Learning in a Labyrinth: Learning from
Model-Based Feedback
Jerker Denrell, Christina Fang, Daniel A. Levinthal
iibjd@hhs.se, fang@management.wharton.upenn.edu, levinthal@wharton.upenn.edu
Current models of experiential learning suffer from an
important limitation in that the choice of a
specific action is assumed to be immediately followed by an observable outcome.
However in
many situations outcomes can only be observed after a series of actions have
been performed. As
a result, our models of learning miss a fundamental challenge of learning
tasks --- action and
payoffs are often separated across time.
We create a formal computational model of learning in
these situations in which the actor
develops a mental model of the value of intermediate states. We model
a particular method of
credit assignment, termed temporal differencing that has recently been introduced
in the literature
on adaptive systems in computer science. In this method an actor's own mental
model of the
environment is used to provide interim feedback regarding the value of actions
in lieu of feedback
from the environment. We explore the evolution of an actor's mental model
over time as a
complex problem-solving task is repeated.
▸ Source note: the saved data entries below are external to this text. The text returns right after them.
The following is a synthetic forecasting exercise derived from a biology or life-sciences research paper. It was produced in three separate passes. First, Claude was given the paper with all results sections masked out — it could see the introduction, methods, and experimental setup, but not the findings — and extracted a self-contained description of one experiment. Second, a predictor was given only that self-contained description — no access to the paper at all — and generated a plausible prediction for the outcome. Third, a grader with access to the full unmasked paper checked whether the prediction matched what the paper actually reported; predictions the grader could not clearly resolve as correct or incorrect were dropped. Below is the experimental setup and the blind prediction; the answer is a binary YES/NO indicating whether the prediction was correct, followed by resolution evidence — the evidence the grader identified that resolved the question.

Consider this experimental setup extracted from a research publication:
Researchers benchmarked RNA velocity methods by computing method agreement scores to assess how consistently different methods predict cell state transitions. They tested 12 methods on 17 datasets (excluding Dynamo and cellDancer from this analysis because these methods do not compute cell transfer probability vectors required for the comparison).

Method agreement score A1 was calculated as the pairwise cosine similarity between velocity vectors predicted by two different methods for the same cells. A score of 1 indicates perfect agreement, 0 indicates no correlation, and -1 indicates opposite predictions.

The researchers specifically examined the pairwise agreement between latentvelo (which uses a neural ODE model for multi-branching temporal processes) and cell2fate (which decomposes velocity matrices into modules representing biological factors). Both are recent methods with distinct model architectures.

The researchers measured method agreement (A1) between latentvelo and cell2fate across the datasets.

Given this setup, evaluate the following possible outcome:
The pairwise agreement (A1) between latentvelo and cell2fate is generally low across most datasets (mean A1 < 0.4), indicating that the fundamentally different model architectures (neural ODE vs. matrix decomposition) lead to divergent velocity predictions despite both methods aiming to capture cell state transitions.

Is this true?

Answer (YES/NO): YES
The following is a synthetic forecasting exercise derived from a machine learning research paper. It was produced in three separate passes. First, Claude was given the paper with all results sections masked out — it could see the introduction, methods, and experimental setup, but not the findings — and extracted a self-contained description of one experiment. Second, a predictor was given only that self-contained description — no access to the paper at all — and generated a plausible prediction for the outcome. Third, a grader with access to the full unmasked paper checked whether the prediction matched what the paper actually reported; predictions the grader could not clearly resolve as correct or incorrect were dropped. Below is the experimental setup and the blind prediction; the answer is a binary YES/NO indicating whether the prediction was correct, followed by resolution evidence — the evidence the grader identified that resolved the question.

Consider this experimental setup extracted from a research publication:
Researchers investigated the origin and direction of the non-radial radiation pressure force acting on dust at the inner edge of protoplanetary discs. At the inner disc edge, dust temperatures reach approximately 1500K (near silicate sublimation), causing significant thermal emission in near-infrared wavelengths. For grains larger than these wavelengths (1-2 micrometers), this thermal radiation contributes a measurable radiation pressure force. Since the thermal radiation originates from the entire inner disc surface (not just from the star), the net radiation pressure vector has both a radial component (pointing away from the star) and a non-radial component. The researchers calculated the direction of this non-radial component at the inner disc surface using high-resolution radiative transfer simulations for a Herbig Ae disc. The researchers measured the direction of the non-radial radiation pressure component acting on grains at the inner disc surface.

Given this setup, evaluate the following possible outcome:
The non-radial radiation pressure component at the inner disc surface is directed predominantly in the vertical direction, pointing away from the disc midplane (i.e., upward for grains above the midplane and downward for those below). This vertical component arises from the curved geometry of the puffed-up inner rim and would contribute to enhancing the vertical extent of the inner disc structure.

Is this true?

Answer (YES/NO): NO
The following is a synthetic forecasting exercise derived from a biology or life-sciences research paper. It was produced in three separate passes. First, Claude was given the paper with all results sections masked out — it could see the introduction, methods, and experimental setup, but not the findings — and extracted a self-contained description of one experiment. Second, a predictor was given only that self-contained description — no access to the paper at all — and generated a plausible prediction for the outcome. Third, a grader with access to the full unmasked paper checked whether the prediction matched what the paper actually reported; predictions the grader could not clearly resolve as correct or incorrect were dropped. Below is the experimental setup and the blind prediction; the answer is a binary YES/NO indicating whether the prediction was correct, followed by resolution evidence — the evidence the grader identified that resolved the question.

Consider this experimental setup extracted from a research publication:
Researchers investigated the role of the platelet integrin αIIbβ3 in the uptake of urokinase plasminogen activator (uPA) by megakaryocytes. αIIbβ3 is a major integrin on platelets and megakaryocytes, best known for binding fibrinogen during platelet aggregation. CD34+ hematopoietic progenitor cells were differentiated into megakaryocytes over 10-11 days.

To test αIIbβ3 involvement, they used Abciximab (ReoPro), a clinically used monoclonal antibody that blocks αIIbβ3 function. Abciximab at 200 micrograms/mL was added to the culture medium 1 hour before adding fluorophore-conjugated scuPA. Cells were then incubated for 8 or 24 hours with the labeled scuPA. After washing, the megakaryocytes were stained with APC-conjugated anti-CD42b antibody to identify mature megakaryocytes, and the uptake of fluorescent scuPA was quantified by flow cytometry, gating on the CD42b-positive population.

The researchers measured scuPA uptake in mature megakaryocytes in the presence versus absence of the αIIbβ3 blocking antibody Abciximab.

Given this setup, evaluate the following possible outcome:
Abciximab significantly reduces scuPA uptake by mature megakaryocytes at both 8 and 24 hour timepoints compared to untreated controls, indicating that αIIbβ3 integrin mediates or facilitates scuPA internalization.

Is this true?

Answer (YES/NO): YES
While the problem structure
is assumed to remain
fixed, the initial conditions for this task are varied with each iteration.
As experience is gained
with the problem, stage-setting or antecedent actions begin to be recognized
as valuable and
distinct problem solving routines develop. These routines become more elaborated
with
experience, resulting in increased efficiency at problem-solving. The process,
however, requires
repeated trials. The positional values of intermediary states are only gradually
imputed. Thus,
while a valid cognitive map quickly emerges for states close to the solution,
recognizing the
positional value of more distant states requires numerous trials. Although
more extensive credit
assignment can produce faster learning, we show that it may lead to less
intelligent associations
between the ultimate outcome and prior actions. As a result, managing
the appropriate degree of
credit assignment is a form of the familiar exploration/exploitation tradeoff.